Notable and Quotable

“I've got friends and acquaintances who are in same-sex relationships, and I respect them all, and that’s their business, not mine. I don’t need a federal law for that.”

— Rep. Mark Amodei, on his vote against the Respect for Marriage Act

Legislative Tracker

The week ahead

The Senate will vote on the NDAA, and the ‘Four Corners’ – the chairs and ranking members of the appropriations committee in both chambers — will continue trying to work out a deal on an omnibus spending bill to keep the government running.

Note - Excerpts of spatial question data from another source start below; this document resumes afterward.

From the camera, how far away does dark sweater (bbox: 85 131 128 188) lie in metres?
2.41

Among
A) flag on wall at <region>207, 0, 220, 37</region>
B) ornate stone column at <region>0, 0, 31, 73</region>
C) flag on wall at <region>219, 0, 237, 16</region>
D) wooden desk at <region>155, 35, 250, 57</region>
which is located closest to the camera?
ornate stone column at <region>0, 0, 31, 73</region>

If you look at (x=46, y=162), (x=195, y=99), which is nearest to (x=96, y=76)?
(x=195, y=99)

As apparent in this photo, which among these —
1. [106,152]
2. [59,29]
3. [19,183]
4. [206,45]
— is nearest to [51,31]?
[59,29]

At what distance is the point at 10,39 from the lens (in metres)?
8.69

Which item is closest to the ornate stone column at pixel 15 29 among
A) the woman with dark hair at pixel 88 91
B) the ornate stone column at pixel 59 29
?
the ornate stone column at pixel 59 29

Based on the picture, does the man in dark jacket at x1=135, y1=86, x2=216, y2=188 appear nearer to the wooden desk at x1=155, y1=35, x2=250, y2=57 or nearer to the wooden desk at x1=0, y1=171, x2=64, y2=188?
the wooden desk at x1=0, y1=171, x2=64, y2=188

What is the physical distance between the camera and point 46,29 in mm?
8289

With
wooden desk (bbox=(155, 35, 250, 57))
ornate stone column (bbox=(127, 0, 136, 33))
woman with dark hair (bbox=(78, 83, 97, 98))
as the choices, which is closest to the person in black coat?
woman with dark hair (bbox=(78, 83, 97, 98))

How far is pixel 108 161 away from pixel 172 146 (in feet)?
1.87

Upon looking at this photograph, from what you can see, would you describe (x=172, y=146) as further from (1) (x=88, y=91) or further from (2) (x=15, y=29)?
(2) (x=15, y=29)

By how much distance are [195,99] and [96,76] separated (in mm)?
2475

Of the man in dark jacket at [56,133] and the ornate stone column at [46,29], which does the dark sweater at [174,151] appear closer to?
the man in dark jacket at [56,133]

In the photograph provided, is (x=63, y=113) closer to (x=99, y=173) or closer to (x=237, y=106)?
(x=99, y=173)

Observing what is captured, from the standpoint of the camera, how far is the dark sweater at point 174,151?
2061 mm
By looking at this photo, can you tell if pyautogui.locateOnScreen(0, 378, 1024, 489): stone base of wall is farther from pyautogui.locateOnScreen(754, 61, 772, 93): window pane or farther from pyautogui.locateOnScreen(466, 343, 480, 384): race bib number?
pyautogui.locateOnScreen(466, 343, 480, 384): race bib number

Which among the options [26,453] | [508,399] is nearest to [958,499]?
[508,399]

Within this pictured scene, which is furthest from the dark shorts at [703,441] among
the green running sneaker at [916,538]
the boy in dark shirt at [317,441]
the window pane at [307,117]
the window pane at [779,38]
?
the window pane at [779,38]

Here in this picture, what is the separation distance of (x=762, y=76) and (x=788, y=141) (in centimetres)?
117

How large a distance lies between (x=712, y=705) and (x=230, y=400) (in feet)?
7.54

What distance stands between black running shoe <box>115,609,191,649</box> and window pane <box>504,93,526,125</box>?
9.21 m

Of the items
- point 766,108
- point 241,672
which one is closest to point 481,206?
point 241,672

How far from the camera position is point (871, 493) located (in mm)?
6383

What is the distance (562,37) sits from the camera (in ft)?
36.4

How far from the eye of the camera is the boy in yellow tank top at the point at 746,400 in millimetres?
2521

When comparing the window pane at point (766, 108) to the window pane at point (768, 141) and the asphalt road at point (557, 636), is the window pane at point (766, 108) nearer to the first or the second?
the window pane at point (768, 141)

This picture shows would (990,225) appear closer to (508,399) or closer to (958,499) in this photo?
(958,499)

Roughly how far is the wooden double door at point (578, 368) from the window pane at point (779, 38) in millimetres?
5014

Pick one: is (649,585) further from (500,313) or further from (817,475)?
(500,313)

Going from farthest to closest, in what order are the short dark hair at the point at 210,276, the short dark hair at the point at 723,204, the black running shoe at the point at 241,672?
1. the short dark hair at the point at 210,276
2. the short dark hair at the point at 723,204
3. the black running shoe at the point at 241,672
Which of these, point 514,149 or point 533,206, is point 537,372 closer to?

With no topline number agreed to, Democrats are expected to roll out their own omnibus, which Republicans are then expected to reject, bringing us right back to … where we are now: the need for a stopgap to allow Congress to continue working beyond Dec. 16, a continuing resolution to fund the government at its current level for another year, or a full omnibus package.

SEN. CATHERINE CORTEZ MASTO

Legislation sponsored:

S. 5211 – A bill to authorize the use of specialized human trafficking training and technical assistance grants to train law enforcement personnel regarding the Interdiction for the Protection of Children program.

S.Con.Res.50 – A concurrent resolution recognizing the significance of equal pay and the disparity in wages paid to men as compared to wages paid to Latina women.

Legislation co-sponsored:

S. 4156 – VA Workforce Improvement, Support, and Expansion (WISE) Act of 2022

SEN. JACKY ROSEN

Legislation co-sponsored:

S.Con.Res.50 – A concurrent resolution recognizing the significance of equal pay and the disparity in wages paid to men as compared to wages paid to Latina women.

S.Res.858 – A resolution expressing support for the goals of National Adoption Day and National Adoption Month by promoting national awareness of adoption and the children awaiting families, celebrating children and families involved in adoption, and encouraging the people of the United States to secure safety, permanency, and well-being for all children.

REP. DINA TITUS:

Legislation co-sponsored:

H.Con.Res.120 – Recognizing international days of peace, coexistence, and cooperation.

H.Con.Res 122 – Recognizing the significance of equal pay and the disparity in wages paid to Latina women in comparison to men.

H.R. 9475 – To direct the Secretary of Health and Human Services, in consultation of the Secretary of Education, to conduct a study on the impact of COVID-19 on the mental health of education professionals, to direct the Secretary of Education to award grants to implement or improve health and wellness programs for education professionals, and for other purposes.